Differing registries, and dates
Markus Demleitner
msdemlei at ari.uni-heidelberg.de
Thu Apr 1 04:47:36 PDT 2010
Dear registry list,
In checking the output of my registry RSS feed (cf.
http://vo.uni-hd.de/registryrss/q/rss/info), I noticed that some
records I had expected simply didn't show up.
The source for this data is usually the EuroVO registry, so just to
make sure I checked if I had more luck with the STScI registry. Sure
enough, the service I looked for was there, but many others that were
in the EuroVO registry were not.
Since my OAI harvesting tool (available at the URL above) needs some
prerequisites, I whipped up a quick shell script that shows what
worries me (xmlstarlet is a useful little utility available at
http://xmlstar.sourceforge.net/ or in Debian's xmlstarlet package):
----------------8<-------------------
#!/bin/sh
# A quick hack to compare queries for various publishing registries.

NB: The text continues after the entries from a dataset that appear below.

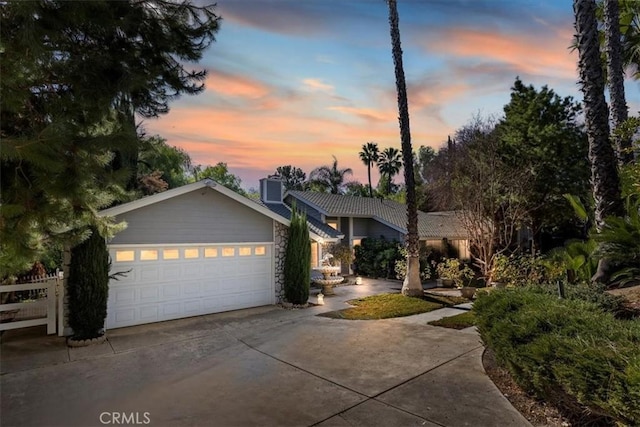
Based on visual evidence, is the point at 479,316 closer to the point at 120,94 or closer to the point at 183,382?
the point at 183,382

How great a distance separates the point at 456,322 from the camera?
8.82 metres

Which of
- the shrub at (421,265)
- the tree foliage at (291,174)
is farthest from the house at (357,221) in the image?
the tree foliage at (291,174)

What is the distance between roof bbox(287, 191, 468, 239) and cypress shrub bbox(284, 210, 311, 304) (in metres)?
7.66

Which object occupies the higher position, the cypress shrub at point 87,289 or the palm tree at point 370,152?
the palm tree at point 370,152

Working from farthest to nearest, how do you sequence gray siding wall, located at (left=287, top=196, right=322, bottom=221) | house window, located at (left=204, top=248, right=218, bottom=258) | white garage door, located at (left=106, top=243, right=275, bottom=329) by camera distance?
gray siding wall, located at (left=287, top=196, right=322, bottom=221) → house window, located at (left=204, top=248, right=218, bottom=258) → white garage door, located at (left=106, top=243, right=275, bottom=329)

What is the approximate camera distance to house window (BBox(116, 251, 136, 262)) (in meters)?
8.57

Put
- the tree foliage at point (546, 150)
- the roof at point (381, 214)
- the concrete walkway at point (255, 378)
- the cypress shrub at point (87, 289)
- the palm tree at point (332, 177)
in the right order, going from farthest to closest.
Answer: the palm tree at point (332, 177), the roof at point (381, 214), the tree foliage at point (546, 150), the cypress shrub at point (87, 289), the concrete walkway at point (255, 378)

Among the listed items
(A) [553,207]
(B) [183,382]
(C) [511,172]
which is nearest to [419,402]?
(B) [183,382]

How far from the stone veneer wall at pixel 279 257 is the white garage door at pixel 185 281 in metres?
0.19

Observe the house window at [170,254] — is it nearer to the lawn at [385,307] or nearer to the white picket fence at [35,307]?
the white picket fence at [35,307]

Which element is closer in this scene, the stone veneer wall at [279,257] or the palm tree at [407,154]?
the stone veneer wall at [279,257]

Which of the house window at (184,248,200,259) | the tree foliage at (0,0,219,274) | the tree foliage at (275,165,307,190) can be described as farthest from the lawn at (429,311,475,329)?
the tree foliage at (275,165,307,190)

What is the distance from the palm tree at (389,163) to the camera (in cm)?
3994

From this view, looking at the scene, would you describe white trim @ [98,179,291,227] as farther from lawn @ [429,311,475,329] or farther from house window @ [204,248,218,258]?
lawn @ [429,311,475,329]
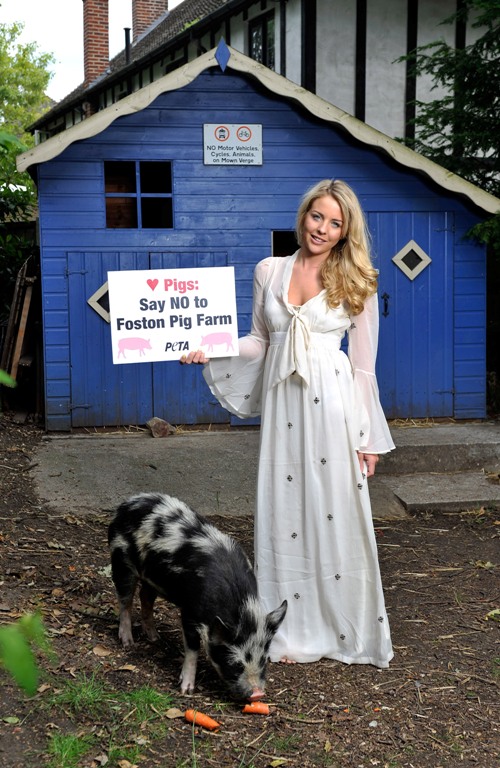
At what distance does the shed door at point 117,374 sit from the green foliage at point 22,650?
28.0 feet

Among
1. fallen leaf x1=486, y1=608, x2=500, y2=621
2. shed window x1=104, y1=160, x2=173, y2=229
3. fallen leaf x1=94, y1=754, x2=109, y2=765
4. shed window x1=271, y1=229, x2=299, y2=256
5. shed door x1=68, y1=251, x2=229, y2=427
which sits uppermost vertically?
shed window x1=104, y1=160, x2=173, y2=229

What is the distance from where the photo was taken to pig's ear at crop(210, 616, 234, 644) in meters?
3.47

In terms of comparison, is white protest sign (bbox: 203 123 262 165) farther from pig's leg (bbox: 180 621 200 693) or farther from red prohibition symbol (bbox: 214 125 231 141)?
pig's leg (bbox: 180 621 200 693)

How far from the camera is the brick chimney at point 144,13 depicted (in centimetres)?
2991

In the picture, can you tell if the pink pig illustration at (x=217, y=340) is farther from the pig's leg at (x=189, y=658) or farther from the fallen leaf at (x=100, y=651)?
the fallen leaf at (x=100, y=651)

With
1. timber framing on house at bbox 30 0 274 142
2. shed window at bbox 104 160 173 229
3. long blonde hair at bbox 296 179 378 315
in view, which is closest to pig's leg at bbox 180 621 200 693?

args="from=2010-03-01T00:00:00&until=2010-03-16T00:00:00"
function count() {
oaiEndpoint=$1
oaiURL="$oaiEndpoint?verb=ListIdentifiers&metadataPrefix=ivo_vor&$args"
wget -qO - "$oaiURL" |\
xmlstarlet sel -N oai=http://www.openarchives.org/OAI/2.0/ -t \
-v "count(//oai:identifier)"
}
echo -n "EuroVO "
count http://registry.euro-vo.org/oai.jsp
echo -n "STScI "
count http://nvo.stsci.edu/vor10/oai.aspx
---------------->8---------------------
-- as you can see, it queries a few searchable registries (is there a
good way to enumerate them?) for the identifiers they list between
2010-03-01 and 2010-03-15.
I'm ignoring resumptionTokens, but that doesn't seem to be a problem
-- the results are consistent with what my more refined tool says.
The output for that particular script is
EuroVO 49
STScI 4
(on the other hand, STScI has ivo://org.gavo.dc/ppmxl/q/cone as of
now -- that was the service I was missing --, and EuroVO doesn't, so
I'm certainly not bashing the STScI registry).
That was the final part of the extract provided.